What we will achieve in this tutorial

We will be setting up a simple email server with the following basic functionality:

  • The server will be able to both send (via SMTP) and receive emails (via IMAP and POP3) optionally with SSL functionality
  • User accounts and passwords will be encrypted and stored in a simple text file, which can be managed easily with a text editor.
  • It will support a potentially infinite amount of mailboxes over one or more domains
  • As a bonus step, I will give directions on how to set up webmail software on your server, to access your email online.

I have chosen to detail each step of the way as clearly as possible so that you understand what you're doing. If you aren't interested in getting to the bottom of things you can just skim through the tutorial and copy-paste pieces of configuration code, but I really wouldn't recommend it - you might end up spending even more time trying to fix broken configurations.

Pre-requisites

Along this tutorial I will be configuring one domain, but as you'll see you can repeat the operation to add support for multiple domains. I will be referring to the domain as "example.com" but obviously you'll need to replace that with your own domain name. Now let's see what is required before we begin configuring your server.
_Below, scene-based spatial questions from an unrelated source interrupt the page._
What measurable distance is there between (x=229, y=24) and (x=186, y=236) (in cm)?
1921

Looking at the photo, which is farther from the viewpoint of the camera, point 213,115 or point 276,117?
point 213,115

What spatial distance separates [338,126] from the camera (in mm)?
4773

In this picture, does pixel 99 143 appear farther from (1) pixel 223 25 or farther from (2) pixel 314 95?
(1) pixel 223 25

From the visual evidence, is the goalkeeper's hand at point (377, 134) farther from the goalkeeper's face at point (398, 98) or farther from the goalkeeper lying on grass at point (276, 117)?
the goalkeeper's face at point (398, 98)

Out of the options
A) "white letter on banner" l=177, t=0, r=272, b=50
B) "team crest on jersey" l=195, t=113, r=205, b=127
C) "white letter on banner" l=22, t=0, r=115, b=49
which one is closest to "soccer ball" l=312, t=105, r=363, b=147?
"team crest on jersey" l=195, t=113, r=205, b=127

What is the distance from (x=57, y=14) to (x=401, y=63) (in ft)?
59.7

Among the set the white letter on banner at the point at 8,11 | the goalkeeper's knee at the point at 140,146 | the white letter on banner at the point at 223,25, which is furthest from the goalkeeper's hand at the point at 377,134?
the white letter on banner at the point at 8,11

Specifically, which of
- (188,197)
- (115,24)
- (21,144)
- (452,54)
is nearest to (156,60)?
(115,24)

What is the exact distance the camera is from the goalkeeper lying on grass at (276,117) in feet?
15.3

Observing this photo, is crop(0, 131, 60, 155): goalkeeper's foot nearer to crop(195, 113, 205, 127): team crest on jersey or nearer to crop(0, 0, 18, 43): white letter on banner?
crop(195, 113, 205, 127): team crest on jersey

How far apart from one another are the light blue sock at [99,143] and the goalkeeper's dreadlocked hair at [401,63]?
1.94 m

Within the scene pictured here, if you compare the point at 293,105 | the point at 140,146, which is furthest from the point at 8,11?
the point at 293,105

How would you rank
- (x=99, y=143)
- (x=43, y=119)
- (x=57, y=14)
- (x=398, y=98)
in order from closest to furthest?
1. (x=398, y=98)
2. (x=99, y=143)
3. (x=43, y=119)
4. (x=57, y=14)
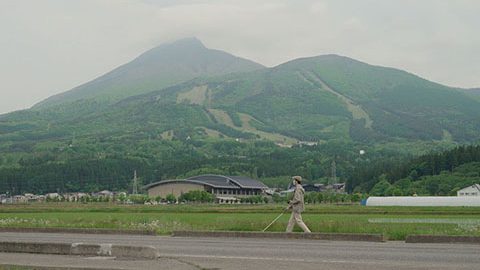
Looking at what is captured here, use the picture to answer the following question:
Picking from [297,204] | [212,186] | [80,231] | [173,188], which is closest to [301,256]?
[297,204]

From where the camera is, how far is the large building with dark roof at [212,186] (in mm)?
164125

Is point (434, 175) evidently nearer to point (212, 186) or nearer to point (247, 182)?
point (212, 186)

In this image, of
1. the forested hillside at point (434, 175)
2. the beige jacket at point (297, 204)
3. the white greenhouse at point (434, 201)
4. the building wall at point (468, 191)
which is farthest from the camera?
the forested hillside at point (434, 175)

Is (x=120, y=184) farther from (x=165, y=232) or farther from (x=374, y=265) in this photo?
(x=374, y=265)

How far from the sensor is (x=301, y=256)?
16562 millimetres

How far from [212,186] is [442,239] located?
14422 centimetres

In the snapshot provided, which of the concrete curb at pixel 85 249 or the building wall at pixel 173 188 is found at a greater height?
the building wall at pixel 173 188

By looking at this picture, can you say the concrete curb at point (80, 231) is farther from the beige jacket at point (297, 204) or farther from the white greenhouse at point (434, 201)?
the white greenhouse at point (434, 201)

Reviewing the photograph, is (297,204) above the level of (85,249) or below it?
above

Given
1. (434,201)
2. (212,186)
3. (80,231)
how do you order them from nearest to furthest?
1. (80,231)
2. (434,201)
3. (212,186)

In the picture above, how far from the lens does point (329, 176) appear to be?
7461 inches

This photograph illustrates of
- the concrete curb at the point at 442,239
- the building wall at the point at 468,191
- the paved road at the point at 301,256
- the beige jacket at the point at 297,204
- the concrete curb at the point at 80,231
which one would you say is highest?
the building wall at the point at 468,191

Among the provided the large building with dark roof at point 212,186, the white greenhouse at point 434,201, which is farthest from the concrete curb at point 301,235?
the large building with dark roof at point 212,186

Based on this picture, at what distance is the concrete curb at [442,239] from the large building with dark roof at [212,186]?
456 ft
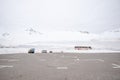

  • You need a domain name, such as example.com
  • The MX record(s) of your domain's DNS zone must point to your server.

What does the latter part mean? Let's try to understand how things work here. When you send an e-mail from your @gmail.com email adress to another mailbox @example.com, Gmail will attempt to contact the DNS server associated to example.com and basically ask a simple question: "what is the IP address of the server handling your email communications?" The answer given to Gmail is the contents of the MX records from your domain's DNS zone. Consequently, if we want our mail server to be correctly associated to example.com, we need to make sure the DNS zone of example.com contains an MX record that indicates a hostname pointing to the IP of your mail server.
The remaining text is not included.